**Text shown:**
====================
Seems you have found a working solution, but creating a `Dictionary<Range<T>, [T]>` and then convert it to `[Range<T>, Int]` seems to be inefficient.
You can write something like this:
struct GenericDataDistibutor2<T: Comparable & Hashable> {
var data: [T]
var dataRanges: [Range<T>]
var dataBins: [(Range<T>, Int)] {
guard data.count > 0 && dataRanges.count > 0 else {return []} //<- This line may not be needed
return dataRanges.map {r in (r, data.reduce(0) {$0 + (r.contains($1) ? 1 : 0)})}
}
}
Testing code:
var testData = (1...1000).map {_ in Int.random(in: 1...9)}
let ranges = [1..<4, 4..<7, 7..<10]
let distribution = GenericDataDistibutor(data: testData, dataRanges: ranges)
====================
[Stored data entries]
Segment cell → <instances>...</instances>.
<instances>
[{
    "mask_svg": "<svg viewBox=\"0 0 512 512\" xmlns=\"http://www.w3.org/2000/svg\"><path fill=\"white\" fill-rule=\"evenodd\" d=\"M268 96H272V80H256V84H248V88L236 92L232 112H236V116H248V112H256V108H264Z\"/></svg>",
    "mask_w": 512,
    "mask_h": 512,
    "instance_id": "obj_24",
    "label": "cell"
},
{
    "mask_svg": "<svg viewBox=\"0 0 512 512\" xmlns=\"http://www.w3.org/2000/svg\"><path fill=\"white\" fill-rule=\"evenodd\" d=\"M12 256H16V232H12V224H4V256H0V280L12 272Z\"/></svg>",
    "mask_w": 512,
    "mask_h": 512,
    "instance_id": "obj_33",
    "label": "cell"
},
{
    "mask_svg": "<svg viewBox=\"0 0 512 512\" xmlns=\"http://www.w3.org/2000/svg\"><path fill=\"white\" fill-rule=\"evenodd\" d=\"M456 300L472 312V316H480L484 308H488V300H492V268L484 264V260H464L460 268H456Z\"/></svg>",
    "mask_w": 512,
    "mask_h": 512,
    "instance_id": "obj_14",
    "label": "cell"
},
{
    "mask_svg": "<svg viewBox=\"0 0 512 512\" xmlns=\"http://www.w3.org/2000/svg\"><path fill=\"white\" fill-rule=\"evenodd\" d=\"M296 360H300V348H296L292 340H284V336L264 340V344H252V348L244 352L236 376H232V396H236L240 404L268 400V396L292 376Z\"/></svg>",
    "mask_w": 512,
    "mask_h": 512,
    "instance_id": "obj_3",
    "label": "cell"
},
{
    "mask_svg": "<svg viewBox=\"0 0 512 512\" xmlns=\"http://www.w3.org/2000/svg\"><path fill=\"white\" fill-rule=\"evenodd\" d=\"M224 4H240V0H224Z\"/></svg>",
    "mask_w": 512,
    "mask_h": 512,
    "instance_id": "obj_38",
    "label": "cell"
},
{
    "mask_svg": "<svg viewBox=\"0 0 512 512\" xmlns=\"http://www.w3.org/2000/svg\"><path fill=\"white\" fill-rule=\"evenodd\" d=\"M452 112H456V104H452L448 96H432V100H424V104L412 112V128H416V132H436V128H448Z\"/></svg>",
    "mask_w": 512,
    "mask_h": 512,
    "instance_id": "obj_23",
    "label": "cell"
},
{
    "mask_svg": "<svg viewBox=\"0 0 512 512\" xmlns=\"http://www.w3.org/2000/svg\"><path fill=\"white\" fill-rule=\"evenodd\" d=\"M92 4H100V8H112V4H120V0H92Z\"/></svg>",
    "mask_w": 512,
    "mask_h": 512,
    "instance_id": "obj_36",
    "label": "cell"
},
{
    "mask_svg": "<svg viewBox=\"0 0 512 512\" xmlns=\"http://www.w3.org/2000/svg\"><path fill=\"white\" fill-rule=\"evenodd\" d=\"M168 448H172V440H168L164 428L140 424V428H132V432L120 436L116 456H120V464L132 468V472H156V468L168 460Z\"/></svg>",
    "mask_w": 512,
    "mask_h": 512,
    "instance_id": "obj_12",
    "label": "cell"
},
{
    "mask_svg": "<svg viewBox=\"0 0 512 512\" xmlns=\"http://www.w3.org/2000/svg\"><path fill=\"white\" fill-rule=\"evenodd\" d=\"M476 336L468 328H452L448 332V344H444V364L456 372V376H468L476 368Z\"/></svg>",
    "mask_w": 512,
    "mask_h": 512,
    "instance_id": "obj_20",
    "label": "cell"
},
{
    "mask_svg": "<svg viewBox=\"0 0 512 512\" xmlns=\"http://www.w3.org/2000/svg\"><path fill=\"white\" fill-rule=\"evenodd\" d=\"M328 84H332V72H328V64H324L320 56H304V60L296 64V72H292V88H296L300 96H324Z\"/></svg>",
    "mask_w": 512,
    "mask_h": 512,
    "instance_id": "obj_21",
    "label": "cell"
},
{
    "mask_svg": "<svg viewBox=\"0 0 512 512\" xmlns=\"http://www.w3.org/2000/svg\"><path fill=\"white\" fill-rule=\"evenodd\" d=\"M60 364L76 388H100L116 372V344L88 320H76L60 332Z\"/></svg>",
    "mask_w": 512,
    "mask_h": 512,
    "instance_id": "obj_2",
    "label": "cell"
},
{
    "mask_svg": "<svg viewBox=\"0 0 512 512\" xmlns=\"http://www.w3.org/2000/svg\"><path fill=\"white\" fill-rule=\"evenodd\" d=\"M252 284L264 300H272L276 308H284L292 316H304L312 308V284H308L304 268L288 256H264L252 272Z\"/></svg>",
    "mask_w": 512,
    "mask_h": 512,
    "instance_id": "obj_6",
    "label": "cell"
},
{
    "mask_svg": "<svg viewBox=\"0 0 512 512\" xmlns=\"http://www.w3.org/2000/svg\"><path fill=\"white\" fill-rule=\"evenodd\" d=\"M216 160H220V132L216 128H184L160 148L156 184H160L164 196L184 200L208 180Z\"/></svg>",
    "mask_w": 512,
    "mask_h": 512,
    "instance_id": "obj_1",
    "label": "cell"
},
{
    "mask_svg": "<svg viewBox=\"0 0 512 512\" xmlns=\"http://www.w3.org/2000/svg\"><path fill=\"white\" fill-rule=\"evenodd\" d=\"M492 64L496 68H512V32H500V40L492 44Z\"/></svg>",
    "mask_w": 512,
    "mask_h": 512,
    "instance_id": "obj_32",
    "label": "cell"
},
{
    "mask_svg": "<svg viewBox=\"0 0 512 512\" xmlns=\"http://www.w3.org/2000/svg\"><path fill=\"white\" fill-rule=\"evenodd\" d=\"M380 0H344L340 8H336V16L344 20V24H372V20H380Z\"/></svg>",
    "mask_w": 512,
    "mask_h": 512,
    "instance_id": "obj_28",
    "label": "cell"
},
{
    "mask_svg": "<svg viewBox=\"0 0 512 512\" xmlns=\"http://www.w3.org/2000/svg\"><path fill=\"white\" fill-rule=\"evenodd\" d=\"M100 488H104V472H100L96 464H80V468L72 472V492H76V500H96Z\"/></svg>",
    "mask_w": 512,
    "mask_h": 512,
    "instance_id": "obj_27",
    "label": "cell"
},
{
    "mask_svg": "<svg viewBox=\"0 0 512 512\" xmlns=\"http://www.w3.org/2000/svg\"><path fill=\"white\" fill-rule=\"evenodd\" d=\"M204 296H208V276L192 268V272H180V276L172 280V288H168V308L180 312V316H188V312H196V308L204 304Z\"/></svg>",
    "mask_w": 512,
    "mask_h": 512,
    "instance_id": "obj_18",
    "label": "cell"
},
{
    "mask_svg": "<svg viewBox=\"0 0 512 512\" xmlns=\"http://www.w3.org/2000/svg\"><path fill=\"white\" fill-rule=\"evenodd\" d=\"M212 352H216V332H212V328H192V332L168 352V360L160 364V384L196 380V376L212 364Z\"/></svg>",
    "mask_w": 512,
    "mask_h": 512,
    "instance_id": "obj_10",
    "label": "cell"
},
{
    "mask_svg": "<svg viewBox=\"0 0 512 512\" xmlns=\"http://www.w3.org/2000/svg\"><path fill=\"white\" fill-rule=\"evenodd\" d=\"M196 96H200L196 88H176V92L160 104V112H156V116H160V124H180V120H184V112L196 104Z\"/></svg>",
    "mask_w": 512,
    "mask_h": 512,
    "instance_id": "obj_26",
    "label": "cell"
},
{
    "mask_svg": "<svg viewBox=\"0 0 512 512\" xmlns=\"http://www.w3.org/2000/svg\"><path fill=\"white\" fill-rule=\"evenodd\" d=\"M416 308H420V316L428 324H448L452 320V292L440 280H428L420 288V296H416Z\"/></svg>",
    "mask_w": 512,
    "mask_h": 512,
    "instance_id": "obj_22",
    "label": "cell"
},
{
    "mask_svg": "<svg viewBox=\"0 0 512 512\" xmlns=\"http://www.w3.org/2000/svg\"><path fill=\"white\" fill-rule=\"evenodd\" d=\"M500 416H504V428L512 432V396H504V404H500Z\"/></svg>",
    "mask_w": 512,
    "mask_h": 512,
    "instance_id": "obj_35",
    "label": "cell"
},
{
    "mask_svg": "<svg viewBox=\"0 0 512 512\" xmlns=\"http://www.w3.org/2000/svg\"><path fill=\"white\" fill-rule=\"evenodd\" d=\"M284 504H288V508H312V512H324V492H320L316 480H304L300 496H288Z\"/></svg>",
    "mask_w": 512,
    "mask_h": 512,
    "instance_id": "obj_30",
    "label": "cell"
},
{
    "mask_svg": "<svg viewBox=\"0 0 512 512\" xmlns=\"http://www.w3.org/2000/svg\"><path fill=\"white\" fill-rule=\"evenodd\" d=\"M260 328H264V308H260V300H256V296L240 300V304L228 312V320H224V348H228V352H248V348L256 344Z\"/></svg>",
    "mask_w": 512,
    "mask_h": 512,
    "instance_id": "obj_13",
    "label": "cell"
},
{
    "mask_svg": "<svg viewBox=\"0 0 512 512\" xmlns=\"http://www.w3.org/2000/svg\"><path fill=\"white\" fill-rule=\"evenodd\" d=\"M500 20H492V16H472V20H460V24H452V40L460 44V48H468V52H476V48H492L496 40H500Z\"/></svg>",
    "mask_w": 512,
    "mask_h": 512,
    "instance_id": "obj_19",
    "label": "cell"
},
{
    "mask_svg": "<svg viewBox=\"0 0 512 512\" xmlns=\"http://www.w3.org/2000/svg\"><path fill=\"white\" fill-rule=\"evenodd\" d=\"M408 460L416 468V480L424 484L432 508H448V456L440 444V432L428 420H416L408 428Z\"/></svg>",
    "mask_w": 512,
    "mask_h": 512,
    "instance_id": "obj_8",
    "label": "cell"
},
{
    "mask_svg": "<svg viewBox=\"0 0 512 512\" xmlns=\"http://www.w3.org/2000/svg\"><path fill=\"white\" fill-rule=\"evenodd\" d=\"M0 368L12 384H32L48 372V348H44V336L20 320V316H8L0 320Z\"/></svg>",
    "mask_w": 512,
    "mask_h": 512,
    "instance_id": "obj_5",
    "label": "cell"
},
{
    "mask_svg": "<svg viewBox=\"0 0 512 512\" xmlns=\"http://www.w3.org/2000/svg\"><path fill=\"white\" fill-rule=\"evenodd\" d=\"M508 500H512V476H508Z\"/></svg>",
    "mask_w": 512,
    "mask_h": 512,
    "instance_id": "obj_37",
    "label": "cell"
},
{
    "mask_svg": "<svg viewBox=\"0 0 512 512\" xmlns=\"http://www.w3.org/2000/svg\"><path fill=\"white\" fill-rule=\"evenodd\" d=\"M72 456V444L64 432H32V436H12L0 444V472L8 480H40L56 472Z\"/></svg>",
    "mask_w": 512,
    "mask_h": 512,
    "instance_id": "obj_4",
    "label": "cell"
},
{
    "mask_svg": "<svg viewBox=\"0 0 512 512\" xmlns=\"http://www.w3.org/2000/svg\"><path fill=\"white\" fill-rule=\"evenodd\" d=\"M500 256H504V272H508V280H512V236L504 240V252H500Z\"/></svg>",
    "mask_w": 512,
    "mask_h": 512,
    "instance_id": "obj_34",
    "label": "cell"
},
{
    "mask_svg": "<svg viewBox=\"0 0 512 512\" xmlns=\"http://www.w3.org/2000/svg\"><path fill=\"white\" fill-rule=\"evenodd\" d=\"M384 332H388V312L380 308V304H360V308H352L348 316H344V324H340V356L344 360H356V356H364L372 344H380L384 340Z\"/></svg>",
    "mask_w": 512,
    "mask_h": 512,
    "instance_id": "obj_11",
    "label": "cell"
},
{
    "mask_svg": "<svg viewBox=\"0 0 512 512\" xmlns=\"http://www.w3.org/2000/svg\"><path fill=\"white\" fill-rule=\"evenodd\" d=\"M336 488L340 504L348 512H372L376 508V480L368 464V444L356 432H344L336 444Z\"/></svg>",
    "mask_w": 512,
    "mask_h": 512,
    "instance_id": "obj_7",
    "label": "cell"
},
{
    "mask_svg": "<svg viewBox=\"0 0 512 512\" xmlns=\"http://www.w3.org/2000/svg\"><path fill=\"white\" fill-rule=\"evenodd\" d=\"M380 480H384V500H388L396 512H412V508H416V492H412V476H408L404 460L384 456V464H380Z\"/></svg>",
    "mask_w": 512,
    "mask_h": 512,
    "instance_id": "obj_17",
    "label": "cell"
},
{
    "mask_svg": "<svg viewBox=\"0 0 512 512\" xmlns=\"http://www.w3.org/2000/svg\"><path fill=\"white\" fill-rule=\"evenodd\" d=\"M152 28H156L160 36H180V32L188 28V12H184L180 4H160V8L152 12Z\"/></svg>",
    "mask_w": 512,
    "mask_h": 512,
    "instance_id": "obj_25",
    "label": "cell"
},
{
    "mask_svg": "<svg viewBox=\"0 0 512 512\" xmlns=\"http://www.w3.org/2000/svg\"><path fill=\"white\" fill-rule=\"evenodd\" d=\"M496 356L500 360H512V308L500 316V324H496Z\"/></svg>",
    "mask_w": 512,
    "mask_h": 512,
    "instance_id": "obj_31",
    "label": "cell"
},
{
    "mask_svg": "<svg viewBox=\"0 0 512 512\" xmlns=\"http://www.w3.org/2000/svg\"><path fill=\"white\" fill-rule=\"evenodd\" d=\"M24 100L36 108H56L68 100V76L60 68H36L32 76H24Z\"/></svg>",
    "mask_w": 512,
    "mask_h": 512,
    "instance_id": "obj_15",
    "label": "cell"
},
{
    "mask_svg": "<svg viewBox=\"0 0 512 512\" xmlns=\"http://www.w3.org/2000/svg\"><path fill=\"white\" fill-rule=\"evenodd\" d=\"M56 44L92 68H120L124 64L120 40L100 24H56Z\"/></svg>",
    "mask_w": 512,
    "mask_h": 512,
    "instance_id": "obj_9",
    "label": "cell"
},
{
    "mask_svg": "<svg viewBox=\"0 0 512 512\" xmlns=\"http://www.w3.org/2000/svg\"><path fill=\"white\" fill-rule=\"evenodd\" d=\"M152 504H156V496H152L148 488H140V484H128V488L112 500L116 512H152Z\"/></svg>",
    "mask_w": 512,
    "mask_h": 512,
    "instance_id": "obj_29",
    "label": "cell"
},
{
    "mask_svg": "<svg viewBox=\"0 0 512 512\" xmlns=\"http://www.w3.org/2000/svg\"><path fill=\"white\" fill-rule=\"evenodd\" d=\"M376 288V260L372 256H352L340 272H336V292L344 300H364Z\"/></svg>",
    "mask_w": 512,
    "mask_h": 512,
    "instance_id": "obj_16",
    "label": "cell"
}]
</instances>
====================
**Problems and tasks:**
A: Answer these questions about the Swift answer, one line each, marked the same way:
(i) What dictionary type does it call inefficient to create and then convert?
(ii) Which protocols must T conform to in GenericDataDistibutor2?
(iii) Which ranges does the testing code assign to ranges?
B: Write a continuation of the Swift answer, starting after its last line of testing code.
The listing is separate material and has no connection to the Swift answer.

**Answers to the tasks:**
A:
(i) Dictionary<Range<T>, [T]>
(ii) Comparable and Hashable
(iii) 1..<4, 4..<7, and 7..<10

B:
let distribution2 = GenericDataDistibutor2(data: testData, dataRanges: ranges)
for bins in [distribution.dataBins, distribution2.dataBins] {
print("--")
for item in bins {
print(item.0.lowerBound, item.0.upperBound, item.1)
}
}
Output example:
--
1 4 320
4 7 324
7 10 356
--
1 4 320
4 7 324
7 10 356
Some differences.
- Your code may crash, when `data` contains any value out of ranges.
- My code may generate non-sorted `dataBins` when `dataRanges` is not sorted.